## Reading text

_ _ _ _ _ _ _

I had a great conversation over Skype today with Ross Dawson, Chairman of the Future Exploration Network, on New Media and Social Networking and how it could influence the socio-political dynamics of countries and regions embroiled in violent conflict.
We talked for nearly an hour and covered a number of interesting ideas and issues related to the definition, development and future of social networks. Ross’s Future of the Media Report, which I’ve read and used extensively in discussions on new media in Sri Lanka, was the foundation for our conversation.
Ross first pointed out the need to differentiate between new media and social media / social networking, which I found a useful way to seperate the technology from the content. He spoke of “reputation systems” that would build on models such as eBay’s buyer / seller comments and ratings systems that would allow social networks and their constituent authors establish themselves as respected voices and opinion makers in the blogosphere and social networks.
In response to several questions I asked him on how social networks can help in peacebuilding and strengthening democracy, Ross responded by saying that technology should not be looked upon as a panacea, but also stressed that social networks and new media afforded new ways of communications that could transcend state censorship and help engender reconciliation. I then asked him, given my experience of Moju, how best one could weed out the extremist hate speech and create social networks that were progressive. His response gives much food for thought.
I appreciated Ross’s interest in looking at the ways through which diaspora networks operate. The ways through which the diaspora create national and international social communications networks is of central importance to the establishment of frameworks that get them engaged in the socio-political dynamics of peacebuilding in a country such as Sri Lanka.
Ross, in passing, mentioned the importance of scenario planning to encourage those sceptical of social networking (such as many mainstream print journalists today, and many older NGOs and CSOs) to more fully grasp the tremendous potential for networking, collaboration, communication and advocacy made possible by new media. He also mentioned the importance of using case studies to appeal to journalists unused to the revolution made possible by technology – in response to a question I asked of him of the difficulty sometimes faced when trying to explain the possibilities of new media to journalists in Sri Lanka (not a single Editor of a mainstream newspaper in Sri Lanka runs a blog, and very few journalists have their own blog).

_ _ _ _ _ _ _

## Tasks and exercises
(A) In the account of the conversation with Ross Dawson, list the things that new media makes possible and whose potential sceptics are meant to grasp more fully through scenario planning.
(B) Resume the account of the conversation with Ross Dawson on new media and peacebuilding, starting right after its final sentence.

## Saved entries
_ _ _ _ _ _ _

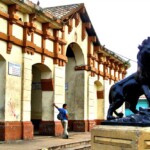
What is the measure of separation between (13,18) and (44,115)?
4870 millimetres

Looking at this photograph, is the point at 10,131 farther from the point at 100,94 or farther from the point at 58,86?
the point at 100,94

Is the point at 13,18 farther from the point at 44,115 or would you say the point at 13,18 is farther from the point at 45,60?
the point at 44,115

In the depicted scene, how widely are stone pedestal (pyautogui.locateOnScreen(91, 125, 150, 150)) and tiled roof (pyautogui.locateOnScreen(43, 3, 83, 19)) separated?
11.8 metres

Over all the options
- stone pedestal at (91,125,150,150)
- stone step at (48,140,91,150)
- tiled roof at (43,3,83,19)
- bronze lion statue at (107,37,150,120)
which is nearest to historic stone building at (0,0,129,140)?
tiled roof at (43,3,83,19)

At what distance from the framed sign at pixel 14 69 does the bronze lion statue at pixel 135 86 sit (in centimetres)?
707

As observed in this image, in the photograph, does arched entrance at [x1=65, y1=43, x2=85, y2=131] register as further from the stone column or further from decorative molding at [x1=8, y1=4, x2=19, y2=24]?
decorative molding at [x1=8, y1=4, x2=19, y2=24]

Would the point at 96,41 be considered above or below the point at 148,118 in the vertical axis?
above

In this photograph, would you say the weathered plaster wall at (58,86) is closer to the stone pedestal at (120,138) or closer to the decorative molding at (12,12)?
the decorative molding at (12,12)

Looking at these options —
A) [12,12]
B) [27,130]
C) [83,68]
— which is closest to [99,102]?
[83,68]

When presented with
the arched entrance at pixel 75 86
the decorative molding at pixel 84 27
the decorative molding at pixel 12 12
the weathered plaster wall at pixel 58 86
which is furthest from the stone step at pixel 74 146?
the decorative molding at pixel 84 27

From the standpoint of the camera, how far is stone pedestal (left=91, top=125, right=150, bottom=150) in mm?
5464

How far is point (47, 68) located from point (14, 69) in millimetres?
2921

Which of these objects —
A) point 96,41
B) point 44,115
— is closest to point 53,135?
point 44,115

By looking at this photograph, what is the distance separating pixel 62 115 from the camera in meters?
15.2
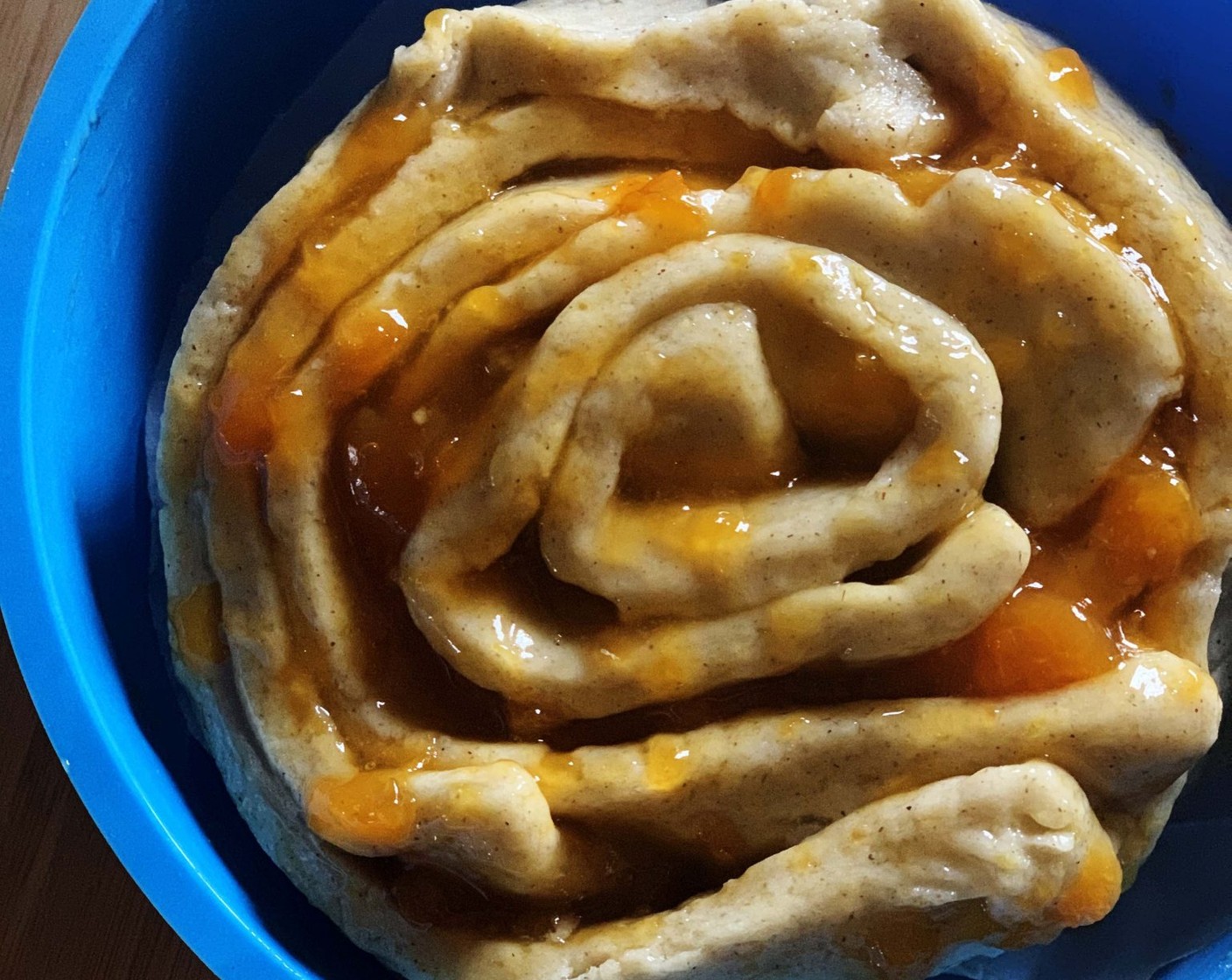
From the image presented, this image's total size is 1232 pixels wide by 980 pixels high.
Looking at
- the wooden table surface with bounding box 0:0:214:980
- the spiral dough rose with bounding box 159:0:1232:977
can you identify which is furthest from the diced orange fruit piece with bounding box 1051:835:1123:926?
the wooden table surface with bounding box 0:0:214:980

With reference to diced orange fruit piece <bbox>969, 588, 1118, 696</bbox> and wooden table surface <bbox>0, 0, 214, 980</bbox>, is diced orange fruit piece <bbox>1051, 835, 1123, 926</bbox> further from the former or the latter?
wooden table surface <bbox>0, 0, 214, 980</bbox>

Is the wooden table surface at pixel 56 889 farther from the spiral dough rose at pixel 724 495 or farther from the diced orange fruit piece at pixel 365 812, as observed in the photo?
the diced orange fruit piece at pixel 365 812

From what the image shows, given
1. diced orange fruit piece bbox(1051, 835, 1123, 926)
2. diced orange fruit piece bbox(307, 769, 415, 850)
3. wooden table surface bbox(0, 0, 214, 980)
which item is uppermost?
diced orange fruit piece bbox(1051, 835, 1123, 926)

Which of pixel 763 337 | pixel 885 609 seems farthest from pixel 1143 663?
pixel 763 337

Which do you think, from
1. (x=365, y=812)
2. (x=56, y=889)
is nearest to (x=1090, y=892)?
(x=365, y=812)

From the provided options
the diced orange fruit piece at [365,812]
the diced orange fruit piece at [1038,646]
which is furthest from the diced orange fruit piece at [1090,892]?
the diced orange fruit piece at [365,812]

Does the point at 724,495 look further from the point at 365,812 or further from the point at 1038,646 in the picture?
the point at 365,812

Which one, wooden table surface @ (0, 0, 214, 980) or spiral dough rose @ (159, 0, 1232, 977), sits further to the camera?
wooden table surface @ (0, 0, 214, 980)
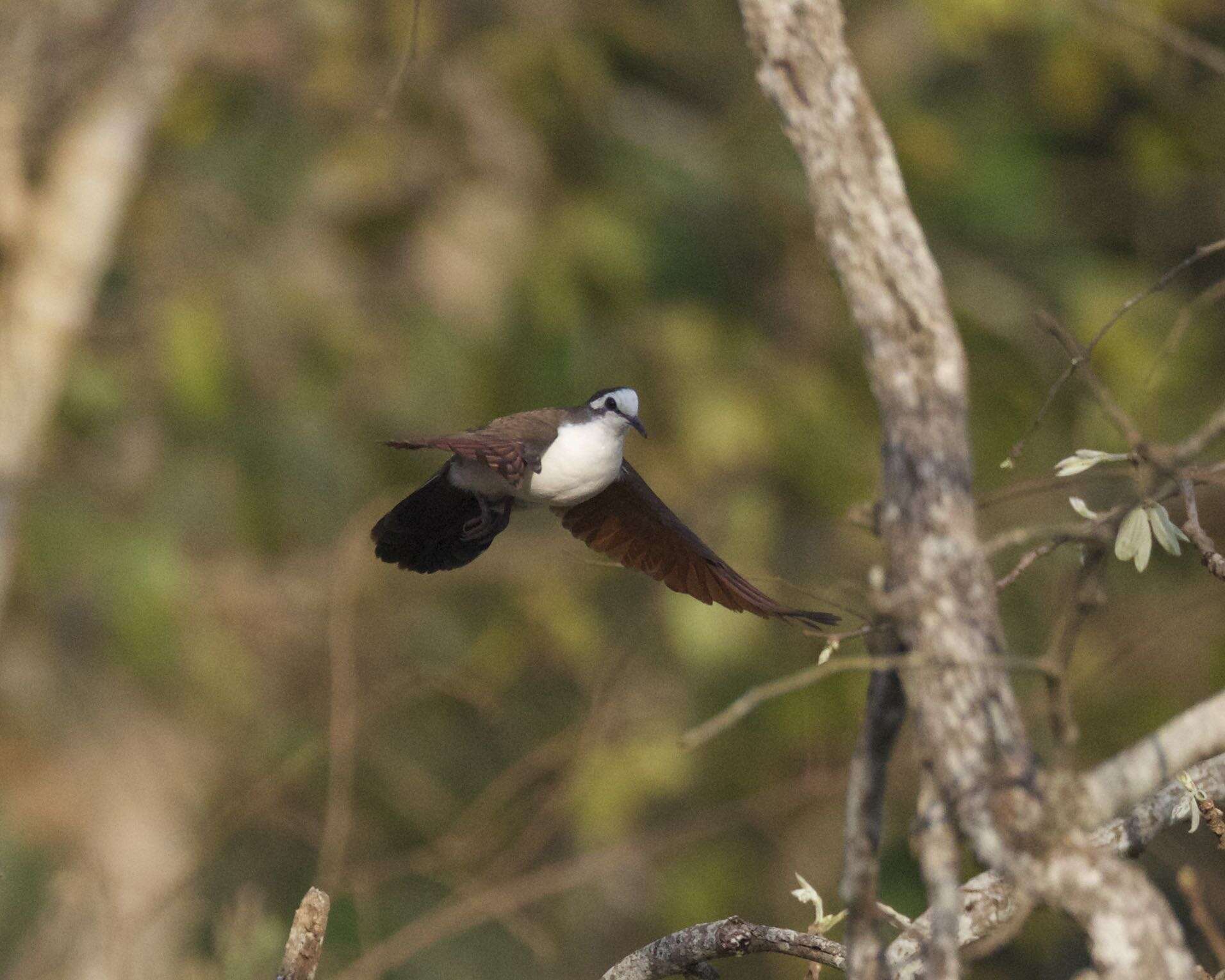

_ _ _ _ _ _ _

## Solved problems
(A) networking, collaboration, communication, advocacy

(B)
Though we couldn’t flesh it out in detail, Ross mentioned something quite interesting during our conversation – his belief that face-to-face communication is far more important that web / internet mediated communication. I, along with friends such as Colin Rule, are deeply interested in this topic and will possibly discuss it at the up-coming Cyberweek 2006. My own experience with F2F meetings is that they are, on occasion, highly undesirable. In such instances, conversations mediated through the web (thru IM, email, VoIP etc) can play a useful role in setting up the necessary frameworks of mutual trust, reciprocity, understanding and compromise in order to set the stage for a progressive real world face to face meeting between antagonists. I’d also encourage people to read The Honesty Virus – which is a fascinating look into how, sometimes, we are more honest online than we are in the real world. Furthermore, as I’ve written in The future of Online Dispute Resolution, we need to look at how virtual F2F solutions can augment real world F2F processes, and how online F2F mechanisms can complement efforts in the real world to establish idependently verfiable indicators of trust that appeal to all the antagonists who wish to meet to discuss their differences.
Speaking about the exponential growth of mobile phones in Asia, Ross appreciated initiatives such as the Grameen Phone system in Bangladesh and the ubiquity of mobile devices in countries such as South Korea and Japan and indicators of the potential of mobile phones to strengthen democracy, engender economic development (Cellphones for civic engagement) and help communities move out of poverty.
Ross mentioned towards the end of our conversation that the single most useful aspect of social networking and new media was that it gave (marginalised) communities and individuals the ability to write themselves into the social, political and cultural fabric – to let them “feel they have a voice”.
You can listen to the full recording of our conversation here.
Can technology create world peace?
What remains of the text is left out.